I think you create a markov chain and from there see if the chain end up in a steady state somewhere.
Bayesian use MCMC to indirectly get the joint distribution without actually doing integrating by sampling the distribution and getting the average from the chain. You start anywhere reasonable or guess where to start from the chain so you usually burn the first 10-15% of the chain and get the average of the chain.
You can have multiple chains in the simulation each chain represent a parameter estimate.
edit:
The reason why Bayesian use MCMC is because integration is hard and each model have their own different integration problem. If you choose to model salmon migration you may have your own take on the model and in the end you have this nasty integration for that take of your model. If you change your model you have a new integration problem... You can try to integrate it or you can just MCMC it and by pass integration. Instead of integrating to get the PDF you can just sample from the joint distribution and estimate it (the parameters of the distributions) from the sample.
This is what I've always believed. Happy to be corrected or refuted!
You're looking at something which has unknowns to its shape. You do not have the luxury of an exhaustive test of all variances in the input, or model. You need an optimisation which explores the space, and allows you to intuit refinements to the model.
In some cases, you have the experimental data. So you are looking for a decision-logic over which part(s) to use, and how to interpret them.
You test with a random selection of inputs, models, conditions and see how they cluster. The questions about what to do, would be "how many" and "how random-y"
I guess pared down to its absolute core, this is what Monte Carlo is - you just generate many a large ensemble of possible states.
But this simplified explanation misses out on one key aspect of Monte Carlo: sometimes different kinds of Monte Carlo moves can be designed that can allow it to more efficiently sample the phase space than other methods such as gradient descent.
Unfortunately, doing so is can be very involved, and is not always very general, so it isn't as easy to do as using other methods for exploring phase space.
Your answer feels like its saying "its only partly random, you use the outcome of your experiments to walk the space of possible solutions more carefully, in the light of experience" which would make it more like GLMM or something markov-y
In addition to the historical account of Mote Carlo Meothod, an accurate prediction of computing was given in 1987 at the end of the article...
> The miracle of the chip, like most miracles, is almost unbelievable. Yet the fantastic performances achieved to
date havenot quieted all users. At the same time we are reaching upper limits on the computing power of a single processor.
> One bright facet of the miracle is the lack of macroscopic moving parts, which makes the chip a very reliable bit of hardware. Such reliability suggests parallel processing. The thought here is not a simple extension to two, or even four or eight, processing systems.
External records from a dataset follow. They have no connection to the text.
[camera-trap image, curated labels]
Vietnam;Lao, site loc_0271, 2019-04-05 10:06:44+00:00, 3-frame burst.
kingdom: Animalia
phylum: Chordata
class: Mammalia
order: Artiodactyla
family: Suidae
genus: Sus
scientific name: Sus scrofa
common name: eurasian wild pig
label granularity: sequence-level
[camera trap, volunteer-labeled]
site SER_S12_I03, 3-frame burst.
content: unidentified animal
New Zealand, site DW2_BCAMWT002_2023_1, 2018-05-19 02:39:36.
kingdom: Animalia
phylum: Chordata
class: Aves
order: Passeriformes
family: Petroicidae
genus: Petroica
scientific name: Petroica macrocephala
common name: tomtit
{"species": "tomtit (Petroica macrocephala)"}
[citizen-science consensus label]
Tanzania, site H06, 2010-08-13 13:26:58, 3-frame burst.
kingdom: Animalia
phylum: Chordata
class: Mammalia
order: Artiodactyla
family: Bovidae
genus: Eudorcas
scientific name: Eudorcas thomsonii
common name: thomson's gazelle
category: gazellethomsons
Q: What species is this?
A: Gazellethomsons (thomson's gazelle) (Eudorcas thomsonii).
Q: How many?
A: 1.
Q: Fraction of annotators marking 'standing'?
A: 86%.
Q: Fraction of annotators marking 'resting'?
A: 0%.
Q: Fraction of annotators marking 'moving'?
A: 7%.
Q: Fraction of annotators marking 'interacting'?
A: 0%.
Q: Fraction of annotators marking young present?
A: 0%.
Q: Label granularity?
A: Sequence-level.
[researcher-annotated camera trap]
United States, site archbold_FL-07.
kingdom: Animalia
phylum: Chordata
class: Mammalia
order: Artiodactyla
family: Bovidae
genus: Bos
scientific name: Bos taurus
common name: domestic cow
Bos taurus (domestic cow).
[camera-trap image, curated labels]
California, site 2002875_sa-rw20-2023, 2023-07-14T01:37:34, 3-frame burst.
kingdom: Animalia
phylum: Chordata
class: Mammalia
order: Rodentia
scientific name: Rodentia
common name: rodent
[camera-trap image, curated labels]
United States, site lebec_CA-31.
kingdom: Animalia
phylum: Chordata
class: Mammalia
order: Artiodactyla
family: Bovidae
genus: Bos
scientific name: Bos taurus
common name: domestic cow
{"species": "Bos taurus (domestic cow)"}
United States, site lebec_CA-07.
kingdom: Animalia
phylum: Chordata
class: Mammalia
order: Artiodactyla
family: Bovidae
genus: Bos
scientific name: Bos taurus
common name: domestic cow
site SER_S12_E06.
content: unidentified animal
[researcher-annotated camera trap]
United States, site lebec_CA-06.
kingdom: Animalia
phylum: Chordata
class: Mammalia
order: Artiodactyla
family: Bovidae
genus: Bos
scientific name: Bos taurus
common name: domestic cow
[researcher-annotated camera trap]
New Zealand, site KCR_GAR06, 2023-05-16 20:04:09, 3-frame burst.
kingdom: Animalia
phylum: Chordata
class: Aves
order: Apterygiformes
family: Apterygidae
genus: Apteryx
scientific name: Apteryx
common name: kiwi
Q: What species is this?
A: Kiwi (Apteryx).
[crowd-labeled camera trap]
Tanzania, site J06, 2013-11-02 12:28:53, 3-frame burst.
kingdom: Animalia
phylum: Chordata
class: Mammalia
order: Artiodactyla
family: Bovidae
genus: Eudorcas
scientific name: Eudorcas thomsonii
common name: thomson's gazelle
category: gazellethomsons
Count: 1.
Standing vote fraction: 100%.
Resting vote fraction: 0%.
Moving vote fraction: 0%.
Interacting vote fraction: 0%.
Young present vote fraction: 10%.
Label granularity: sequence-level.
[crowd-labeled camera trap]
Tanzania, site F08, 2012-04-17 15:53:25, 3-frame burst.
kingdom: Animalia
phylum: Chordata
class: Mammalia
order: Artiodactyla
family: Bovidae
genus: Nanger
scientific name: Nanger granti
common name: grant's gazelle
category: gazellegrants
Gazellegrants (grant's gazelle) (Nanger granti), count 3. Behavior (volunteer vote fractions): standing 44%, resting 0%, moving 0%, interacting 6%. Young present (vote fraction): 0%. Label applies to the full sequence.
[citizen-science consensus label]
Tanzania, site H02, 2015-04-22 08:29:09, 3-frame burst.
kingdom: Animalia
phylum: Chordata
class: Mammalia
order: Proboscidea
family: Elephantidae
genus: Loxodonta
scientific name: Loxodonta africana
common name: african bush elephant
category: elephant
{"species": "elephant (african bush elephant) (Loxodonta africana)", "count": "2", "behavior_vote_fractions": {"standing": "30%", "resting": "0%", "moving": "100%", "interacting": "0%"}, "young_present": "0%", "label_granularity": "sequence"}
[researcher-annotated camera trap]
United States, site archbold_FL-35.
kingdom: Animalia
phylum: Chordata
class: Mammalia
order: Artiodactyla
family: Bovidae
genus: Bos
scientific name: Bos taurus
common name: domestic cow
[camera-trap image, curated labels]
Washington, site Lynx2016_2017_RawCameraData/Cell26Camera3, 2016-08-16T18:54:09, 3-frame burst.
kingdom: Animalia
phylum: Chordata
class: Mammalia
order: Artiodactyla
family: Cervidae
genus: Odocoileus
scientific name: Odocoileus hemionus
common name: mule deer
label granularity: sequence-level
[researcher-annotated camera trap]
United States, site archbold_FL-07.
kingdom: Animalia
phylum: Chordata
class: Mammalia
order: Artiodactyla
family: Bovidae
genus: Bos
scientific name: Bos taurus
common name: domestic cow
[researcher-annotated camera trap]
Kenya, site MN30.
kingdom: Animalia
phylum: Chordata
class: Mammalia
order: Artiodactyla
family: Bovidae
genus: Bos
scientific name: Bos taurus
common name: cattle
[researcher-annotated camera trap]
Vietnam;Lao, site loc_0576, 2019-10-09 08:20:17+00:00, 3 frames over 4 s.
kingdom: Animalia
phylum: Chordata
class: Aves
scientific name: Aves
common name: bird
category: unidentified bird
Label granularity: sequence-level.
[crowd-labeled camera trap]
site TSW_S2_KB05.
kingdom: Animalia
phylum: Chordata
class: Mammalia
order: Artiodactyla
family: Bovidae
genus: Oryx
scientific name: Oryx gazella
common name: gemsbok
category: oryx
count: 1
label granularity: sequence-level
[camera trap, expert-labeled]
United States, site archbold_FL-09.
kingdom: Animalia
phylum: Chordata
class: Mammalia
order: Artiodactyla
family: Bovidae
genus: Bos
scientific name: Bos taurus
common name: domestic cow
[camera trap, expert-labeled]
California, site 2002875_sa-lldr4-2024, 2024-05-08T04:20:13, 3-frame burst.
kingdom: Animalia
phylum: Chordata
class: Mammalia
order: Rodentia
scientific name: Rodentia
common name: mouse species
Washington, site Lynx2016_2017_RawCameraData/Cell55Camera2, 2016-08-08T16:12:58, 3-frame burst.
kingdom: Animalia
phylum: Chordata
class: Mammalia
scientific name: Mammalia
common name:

> Such extensions are adiabatic transitions that, to be sure, should be part of the immediate, short-term game plan. Rather, the thought is massively parallel operations with thousands of interacting processors-even millions!
The neutron diffusion simulation seems simplistic and probably reflects the limitations of the time. Can one imagine what John Von Neumann would do given access a modern supercomputer?
> Can one imagine what John Von Neumann would do given access a modern supercomputer?
come up with new architecture? It might be interesting feeling when one looks at his own idea implemented decades later on the scale multifold beyond the scale it was originally conceived at - ie. from "architecture" to "bottleneck" :) On the other side it is a testament to his vision that we still can't transcend it.